● **About this task**
Report all lines from the entries below in which "disk" appears.

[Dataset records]
● ● ● ● ● ● ●

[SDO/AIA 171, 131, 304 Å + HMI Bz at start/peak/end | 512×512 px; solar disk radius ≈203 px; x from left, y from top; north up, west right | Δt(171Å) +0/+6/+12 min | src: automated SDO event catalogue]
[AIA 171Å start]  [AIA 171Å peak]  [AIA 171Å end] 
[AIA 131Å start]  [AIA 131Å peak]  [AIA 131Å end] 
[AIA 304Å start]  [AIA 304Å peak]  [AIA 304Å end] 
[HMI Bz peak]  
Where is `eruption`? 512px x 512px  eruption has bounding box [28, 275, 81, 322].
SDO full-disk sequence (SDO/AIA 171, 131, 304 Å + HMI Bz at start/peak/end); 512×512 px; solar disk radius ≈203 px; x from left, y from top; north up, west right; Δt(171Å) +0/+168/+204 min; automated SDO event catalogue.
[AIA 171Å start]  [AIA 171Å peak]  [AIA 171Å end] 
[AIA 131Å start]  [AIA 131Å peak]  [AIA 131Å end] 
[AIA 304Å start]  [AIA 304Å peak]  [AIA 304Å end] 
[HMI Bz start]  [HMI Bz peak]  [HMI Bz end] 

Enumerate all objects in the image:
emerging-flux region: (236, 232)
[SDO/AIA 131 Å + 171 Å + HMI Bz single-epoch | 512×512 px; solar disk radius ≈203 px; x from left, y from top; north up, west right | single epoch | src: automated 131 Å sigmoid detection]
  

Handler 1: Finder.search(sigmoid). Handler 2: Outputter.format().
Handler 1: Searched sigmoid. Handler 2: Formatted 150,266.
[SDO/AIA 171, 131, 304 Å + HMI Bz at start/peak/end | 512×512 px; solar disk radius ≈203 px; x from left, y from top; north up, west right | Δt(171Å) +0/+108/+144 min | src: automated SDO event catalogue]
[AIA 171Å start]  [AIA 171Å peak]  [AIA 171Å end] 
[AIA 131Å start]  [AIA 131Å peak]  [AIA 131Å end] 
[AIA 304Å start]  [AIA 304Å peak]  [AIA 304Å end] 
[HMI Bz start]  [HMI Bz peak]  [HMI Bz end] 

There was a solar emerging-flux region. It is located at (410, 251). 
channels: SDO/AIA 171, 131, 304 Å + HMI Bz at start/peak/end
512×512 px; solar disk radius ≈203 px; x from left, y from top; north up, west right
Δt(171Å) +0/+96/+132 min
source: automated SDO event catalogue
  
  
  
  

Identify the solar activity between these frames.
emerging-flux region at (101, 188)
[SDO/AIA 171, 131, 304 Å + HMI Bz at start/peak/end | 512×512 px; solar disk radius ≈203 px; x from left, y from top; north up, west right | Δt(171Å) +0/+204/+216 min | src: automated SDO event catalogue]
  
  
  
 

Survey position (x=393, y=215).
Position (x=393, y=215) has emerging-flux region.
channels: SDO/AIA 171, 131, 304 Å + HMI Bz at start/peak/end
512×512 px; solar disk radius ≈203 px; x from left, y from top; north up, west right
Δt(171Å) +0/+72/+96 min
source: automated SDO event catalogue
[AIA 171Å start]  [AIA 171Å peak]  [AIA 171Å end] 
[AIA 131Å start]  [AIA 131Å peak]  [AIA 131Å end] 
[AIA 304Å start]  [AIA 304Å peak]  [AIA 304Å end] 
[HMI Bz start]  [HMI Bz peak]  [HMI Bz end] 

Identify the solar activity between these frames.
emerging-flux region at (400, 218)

● ● ● ● ● ● ●

● **Response**
[SDO/AIA 171, 131, 304 Å + HMI Bz at start/peak/end | 512×512 px; solar disk radius ≈203 px; x from left, y from top; north up, west right | Δt(171Å) +0/+6/+12 min | src: automated SDO event catalogue]
SDO full-disk sequence (SDO/AIA 171, 131, 304 Å + HMI Bz at start/peak/end); 512×512 px; solar disk radius ≈203 px; x from left, y from top; north up, west right; Δt(171Å) +0/+168/+204 min; automated SDO event catalogue.
[SDO/AIA 131 Å + 171 Å + HMI Bz single-epoch | 512×512 px; solar disk radius ≈203 px; x from left, y from top; north up, west right | single epoch | src: automated 131 Å sigmoid detection]
[SDO/AIA 171, 131, 304 Å + HMI Bz at start/peak/end | 512×512 px; solar disk radius ≈203 px; x from left, y from top; north up, west right | Δt(171Å) +0/+108/+144 min | src: automated SDO event catalogue]
512×512 px; solar disk radius ≈203 px; x from left, y from top; north up, west right
[SDO/AIA 171, 131, 304 Å + HMI Bz at start/peak/end | 512×512 px; solar disk radius ≈203 px; x from left, y from top; north up, west right | Δt(171Å) +0/+204/+216 min | src: automated SDO event catalogue]
512×512 px; solar disk radius ≈203 px; x from left, y from top; north up, west right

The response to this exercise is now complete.